Wednesday 2 January 2008

more of John John

Two ancient astronomers have ensconced themselves before the lecture room bar. A corner of Barry's mind notices a man in a grey suit sitting high up, like a suspended presence; but his concentration is directed elsewhere, his imagination out in space with his line. Returning to the observatory tower he taps up various observations from last night, stays to study them lengthily on the VDU.
The Director seeks Barry out in the tower to tell him that he is going home. A few other of the guests linger on, take to wandering glasses in hand between the tower and the lecture room, discussing private matters on their perambulations.
Each observation on the VDU Barry cancels with impatience. Insufficient data. And the more he tries to concentrate the more his inattentive mind sidetracks him. Seems all his life he has been governed by a lack. And how does one qualify and quantify a lack? How does one measure its importance? By the effect of its absence? But, it being an unknown, how do we know what its lack of effect is? And being creatures of balance we automatically compensate for any lack, so any effect is diminished. Barry's father left when he was six. Other boys had fathers at home, had bikes. Other boys had dinghies, had home computers. Some could play musical instruments. What effect did his not having those things have on his life? If he'd had a father, a bike, a dinghy, a home computer, a saxophone... what would he be now? And now, here tonight, how does he enter these known lacks into his calculations?
He returns to the lecture room for a drink. The student barman has left and so have most of the guests. One ancient astronomer sits at the bar and helps himself and Barry. The man in the grey suit sits drinkless in the tiered seats above.
At three thirty Barry has had enough of the astronomer's pompous reminiscences, of how time and again he was proven right. Barry phones Mullard. The line is still open.

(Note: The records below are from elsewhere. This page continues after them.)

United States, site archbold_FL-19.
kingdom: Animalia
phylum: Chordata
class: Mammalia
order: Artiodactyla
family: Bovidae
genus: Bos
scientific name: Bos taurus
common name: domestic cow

"Where is it now?" he asks.
"Passing Neptune's orbit, heading for Uranus."
"At that rate..."
'Tomorrow night."
The ancient astronomer wheezes, smacks his old man’s slippery lips. This night's events hold no interest for him.

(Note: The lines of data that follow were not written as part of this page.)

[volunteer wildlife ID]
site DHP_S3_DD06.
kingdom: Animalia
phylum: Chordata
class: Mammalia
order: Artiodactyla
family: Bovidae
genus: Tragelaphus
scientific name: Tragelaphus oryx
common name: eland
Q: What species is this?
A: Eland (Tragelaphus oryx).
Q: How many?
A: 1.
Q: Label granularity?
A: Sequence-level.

"If it’s as heavily magnetised as you say..." Barry falters, "You realise its effect?"
"All satellite communications cut," the Mullard man crisply responds, "Be back to land lines."
"If it enters our atmosphere in any quantity, I doubt if even land lines will work. It's the other implications which bother me. All telecommunications will he affected. Including radar. Who knows what governments have got what radar-primed missiles pointed at one another?"
"Yes?"
"Only needs one to go, no communications, no human agency involved, and it’ll escalate automatically. If bizarrely. Because most of those missiles are also radar-guided. Could end up nuking themselves into extinction and thinking it’s some other side doing it."
"You do realise what you're saying? That it would mean our government unilaterally disarming? You do realise just how dangerous this could be?"
"The danger lies in having the stupid bloody things in the first place."
The Mullard man makes no comment. Barry re-listens to the man’s words: they were an airing of received wisdom for the benefit of those possibly listening at the Mullard end. There was no heat in them. Barry too adopts a reasonable tone: he does not want to estrange this his only source of information.
"So what do we do?" he asks the man.
"I’ll get in touch with the relevant authorities, tell them what you think might happen."
Barry realises that the Mullard man led him into making those statements to enable himself to pass on these fears as Barry's and not as his own, and his tone says that he is grateful for having been given the opportunity.
"Oh, we get the spectroscopics back," he says, "As expected, no ice. Just dust and gas. We’ll be in touch." The line goes dead.
Barry becomes aware of the grey-suited man standing over him.
"Until that call I was here only as an observer," the man shows a plastic wallet to Barry. Barry reads ‘M’ something, Government Agency and an Army number. The bland photograph matches the bland face.
"And now?" Barry looks him over: grey suit buttoned, white shirt, green tie.
"Now you have suggested that we disarm ourselves. With your unstable past we were afraid of something of the sort. So, from this point on, you've got yourself a minder." The ancient astronomer unsteadily absents himself.
"I hope," Barry says to the man, "that whoever my suggestion goes to has more sense than you."
"We'll ensure that they're aware of your past."
The man is smiling down on Barry — with the perennial amusement which the powerful, these in the know, have for the pitiful dupes below them.
"The facts’ll speak for themselves," Barry dismisses him. To Barry this smirking man is a distractive intrusion, a needless interruption to the flow of his thoughts.
"Either way, from now on you're under 24 hour surveillance."
"Just keep your distance."

Voice Off. Certain human beings own a temperament which has to have enemies. With a rival, a competitor to measure their own performance against, they are able to comfortingly enclose their thoughts.